Michel Sivignon : En effet, cela révèle les problèmes d’organisation des services de secours grecs. Avant, ils se étaient dépendants du service forestier. Mais, depuis une quinzaine d’années, ils sont sous la tutelle du ministre de l’environnement. Or, il n’existe pas de relations entre le ministère de l’environnement et celui de la protection civile.
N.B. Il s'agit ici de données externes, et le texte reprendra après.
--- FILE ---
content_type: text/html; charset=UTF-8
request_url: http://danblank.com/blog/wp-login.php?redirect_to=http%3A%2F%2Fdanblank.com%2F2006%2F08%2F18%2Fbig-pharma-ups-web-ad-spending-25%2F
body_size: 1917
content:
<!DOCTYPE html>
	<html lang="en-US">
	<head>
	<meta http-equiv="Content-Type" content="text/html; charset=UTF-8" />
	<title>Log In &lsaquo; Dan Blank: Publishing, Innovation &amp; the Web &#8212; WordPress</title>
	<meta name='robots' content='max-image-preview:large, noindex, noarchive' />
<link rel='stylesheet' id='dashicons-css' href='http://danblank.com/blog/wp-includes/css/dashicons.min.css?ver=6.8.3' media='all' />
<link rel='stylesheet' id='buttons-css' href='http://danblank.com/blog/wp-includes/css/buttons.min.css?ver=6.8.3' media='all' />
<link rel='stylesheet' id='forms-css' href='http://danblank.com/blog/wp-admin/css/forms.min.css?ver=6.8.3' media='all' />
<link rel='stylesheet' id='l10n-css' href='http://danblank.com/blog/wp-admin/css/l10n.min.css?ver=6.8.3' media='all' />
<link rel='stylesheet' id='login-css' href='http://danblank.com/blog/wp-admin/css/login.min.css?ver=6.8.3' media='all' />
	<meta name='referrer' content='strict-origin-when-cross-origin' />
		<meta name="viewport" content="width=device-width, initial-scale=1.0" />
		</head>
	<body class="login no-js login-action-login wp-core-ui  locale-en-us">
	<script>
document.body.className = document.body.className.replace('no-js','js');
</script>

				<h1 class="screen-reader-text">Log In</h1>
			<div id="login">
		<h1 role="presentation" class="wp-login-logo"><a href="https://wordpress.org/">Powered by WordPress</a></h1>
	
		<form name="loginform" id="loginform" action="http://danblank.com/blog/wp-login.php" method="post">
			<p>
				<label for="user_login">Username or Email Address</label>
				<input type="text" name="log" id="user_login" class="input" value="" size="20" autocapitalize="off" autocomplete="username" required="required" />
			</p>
Autre problème : celui de l’existence d’un mode d’occupation du sol qu’on n’a pas anticipé. En effet, la montagne est habitée saisonnièrement (en été) par des retraités (dans le village de leurs origines). D’ailleurs, le problème du poids des origines existe également dans le fonctionnement du vote : en Grèce, on vote au village (ce qui donne une surreprésentation du nombre d’habitants par rapport à la réalité) même lorsque l’on habite Athènes (qui voit dans les statistiques une sous-représentation de sa population réelle). Ce sont donc en grande partie des citadins qui votent pour les problèmes locaux. Le ressenti « cette terre est à moi » reste très ancré dans les mentalités, même lorsque l’on n’a pas mis les pieds au village depuis 30 ans.
On peut néanmoins noter des progrès : la multiplication des routes financées avec des aides européennes. Aujourd’hui, tous les villages sont desservis par une route goudronnée.
4/ Vous avez montré que les incendies étaient révélateurs de problèmes sociétaux plus vastes. Comment la jeunesse envisage-t-elle la corruption ?
Miche Sivignon : La jeunesse supporte difficilement tous les problèmes liés à la corruption, et est très désabusée vis-à-vis de la classe politique. La corruption s’insère jusqu’aux niveaux les plus modestes. Elle est en réalité un mode de relation que l’on a vis-à-vis de l’Etat. Il existe ainsi un adage en Grèce : « un type qui paie ses impôts, on ne peut pas lui faire confiance ! ». On va se méfier de cette honnêteté vis-à-vis de l’Etat… Le principal problème est que ceux qui sont censés faire respecter les lois (le contrôleur des impôts…) conseillent parfois les citoyens sur les moyens de détourner les lois…Il est vrai qu’on connaît en France des anciens fonctionnaires des finances devenus conseillers fiscaux. On revient là au problème du manque de respect de l’Etat, même chez les fonctionnaires.
Pierre-Yves Péchoux : Ce que nous appelons corruption, c’est un échange, une norme sociale en Grèce, qui reste une société où règnent les « petits arrangements entre amis ».
Jasmine Salachas reprend la parole, pressée par le temps qui s’est déroulé trop vite lors de ce café cartographique, pour inviter les participants à poursuivre la soirée autour de Jean Radvanyi invité à parler des incendies de forêt en Russie.
[1]A noter que le géographe Pierre-Yves Péchoux, lui aussi spécialiste de la Grèce et des Balkans en général, est également intervenu sur la question des incendies de forêt en Grèce lors de cette édition 2010 du FIG, lors d’une conférence intitulée « Les forêts de Grèce en feu » (9 octobre 2010).